The teens can often be seen huffing metallic paint out of black bags called Aurolac. People who have been invited to see this underground society describe it as a type of parallel universe, a world of abandoned children and addicted teenagers, rescued dogs and cats, full electricity, a stereo system that plays nonstop club music, televisions, and even artificial grass.
Citizens of Bucharest are aware of what’s going on beneath their feet, and many of them praise Bruce Lee’s actions. After the 1966 ban on contraception and abortion by former Communist leader Nicolae Ceausescu in an effort to increase the workforce, unwanted and orphaned children were left on the streets. Bruce Lee has not only moved these tragic youths off the streets, he’s provided a safe place for them otherwise would otherwise freeze in the brutal temperatures or fall victim to sexual predators.
2 Yanan, China
Thanks to the permeable soil of the Loess Plateau in Yan’an, China, more than 30 million Chinese farmers have turned to cave-dwelling for sustainable living and agriculture. While the more elaborate caves are fortified with brick masonry and sport high ceilings and front yards, standard caves (called yaodongs) are composed of vaulted rooms dug into the side of a mountain.

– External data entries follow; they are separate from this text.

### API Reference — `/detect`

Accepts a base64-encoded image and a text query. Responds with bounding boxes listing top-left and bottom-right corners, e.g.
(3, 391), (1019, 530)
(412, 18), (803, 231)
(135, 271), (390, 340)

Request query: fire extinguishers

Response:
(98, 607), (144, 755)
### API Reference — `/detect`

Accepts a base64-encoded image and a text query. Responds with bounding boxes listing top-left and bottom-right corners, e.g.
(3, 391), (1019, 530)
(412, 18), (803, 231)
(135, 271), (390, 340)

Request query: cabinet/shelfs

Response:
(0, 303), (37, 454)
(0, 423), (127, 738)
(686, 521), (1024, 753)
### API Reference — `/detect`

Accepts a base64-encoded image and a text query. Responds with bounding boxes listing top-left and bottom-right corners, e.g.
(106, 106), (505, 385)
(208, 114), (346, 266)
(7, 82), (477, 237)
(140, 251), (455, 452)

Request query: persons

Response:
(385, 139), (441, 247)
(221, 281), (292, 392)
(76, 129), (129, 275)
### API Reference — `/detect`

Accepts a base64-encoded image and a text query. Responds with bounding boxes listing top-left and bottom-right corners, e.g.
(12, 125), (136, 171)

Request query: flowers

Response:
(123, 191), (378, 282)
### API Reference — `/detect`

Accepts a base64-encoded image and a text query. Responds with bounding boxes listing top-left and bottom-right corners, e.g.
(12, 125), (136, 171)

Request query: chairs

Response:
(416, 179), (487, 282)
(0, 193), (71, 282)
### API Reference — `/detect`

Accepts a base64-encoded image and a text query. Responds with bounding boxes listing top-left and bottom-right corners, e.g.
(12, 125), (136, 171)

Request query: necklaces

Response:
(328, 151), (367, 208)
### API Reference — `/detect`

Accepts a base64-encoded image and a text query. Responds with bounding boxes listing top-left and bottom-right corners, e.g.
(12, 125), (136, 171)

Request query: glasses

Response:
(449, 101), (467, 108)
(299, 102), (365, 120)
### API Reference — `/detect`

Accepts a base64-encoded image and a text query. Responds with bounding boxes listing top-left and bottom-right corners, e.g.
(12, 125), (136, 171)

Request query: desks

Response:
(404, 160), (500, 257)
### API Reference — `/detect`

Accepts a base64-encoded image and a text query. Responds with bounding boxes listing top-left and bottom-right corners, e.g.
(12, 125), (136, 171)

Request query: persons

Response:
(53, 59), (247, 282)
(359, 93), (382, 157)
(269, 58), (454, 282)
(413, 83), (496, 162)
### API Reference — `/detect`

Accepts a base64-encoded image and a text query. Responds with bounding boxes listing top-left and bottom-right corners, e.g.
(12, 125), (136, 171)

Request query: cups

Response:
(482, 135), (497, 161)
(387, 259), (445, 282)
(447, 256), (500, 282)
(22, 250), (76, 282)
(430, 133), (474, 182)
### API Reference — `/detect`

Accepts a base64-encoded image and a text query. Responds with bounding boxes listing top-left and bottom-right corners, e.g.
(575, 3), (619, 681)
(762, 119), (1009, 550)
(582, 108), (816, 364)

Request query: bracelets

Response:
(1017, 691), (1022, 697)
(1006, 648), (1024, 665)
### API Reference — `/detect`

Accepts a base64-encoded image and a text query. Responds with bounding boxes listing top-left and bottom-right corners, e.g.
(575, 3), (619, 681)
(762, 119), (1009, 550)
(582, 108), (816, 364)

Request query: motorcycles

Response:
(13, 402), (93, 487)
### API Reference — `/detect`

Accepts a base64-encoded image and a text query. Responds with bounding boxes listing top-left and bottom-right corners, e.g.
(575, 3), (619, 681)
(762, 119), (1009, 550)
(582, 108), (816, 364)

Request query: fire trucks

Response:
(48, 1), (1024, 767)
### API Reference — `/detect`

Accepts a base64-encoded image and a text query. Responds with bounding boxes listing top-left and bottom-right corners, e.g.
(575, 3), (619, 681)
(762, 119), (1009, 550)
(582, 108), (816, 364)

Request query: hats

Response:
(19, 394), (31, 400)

They have entrances draped in rice paper and quilts, and their walls are plastered white with lime and decorated with paintings and magazine clippings. This style of living is energy-efficient, cost-effective, and a monument to a long history of Chinese cave-dwelling. For over two millenniums, the Chinese people have adopted this lifestyle, from the earliest primitive caves of the Zhou Dynasty to the more evolved subterranean caves of the Qin and Han eras. Many caves are inherited property, passed down from one generation to the next.
3 Paris, France
Also known as the Empire of the Dead, the catacombs in Paris are an impressive underground cemetery that spread for 320 kilometers. The catacombs are the eternal resting place for more than six million people. During a training exercise beneath Palais de Chaillot, across the Seine from the Eiffel Tower, Paris police stumbled across the headquarters of a secret society that was fully equipped with electricity, phone lines, and even restaurants and movie theaters. The ceilings down there was painted with swastikas, Celtic crosses, and stars of David. This underground organization secretly improves parts of Paris that are neglected by the French government.
4 Las Vegas, Nevada, USA
Under the neon lights, casinos, and endless hordes of tourists that are walking on the streets of Las Vegas, there are 320 kilometers of flood tunnels that 1,000 people call home. Individual rooms are 37 square meters and furnished with double beds, wardrobes, showers, paintings, and bookshelves, all lifted off the floor with concrete slabs so they can withstand the tunnel’s constant flooding. Scraps of carpet are laid out to make the place feel homier, and the whole tunnel system is like one big art gallery, covered in complex graffiti.
According to those who have interacted with the tunnel residents, many are recovering from post-traumatic stress disorder. They have sought solace in building a community beneath the streets of one of the United States’ most restless cities. Unfortunately, life beneath the streets takes isn’t easy at all. Depression, addiction, and hopelessness is a way of life. The residents spend a majority of their time in damp and flooded conditions, having to constantly move their homes from space to space to avoid as much water damage as possible. Many of these underground residents search the casinos for leftover money, and if they find any, they usually spend it on drugs.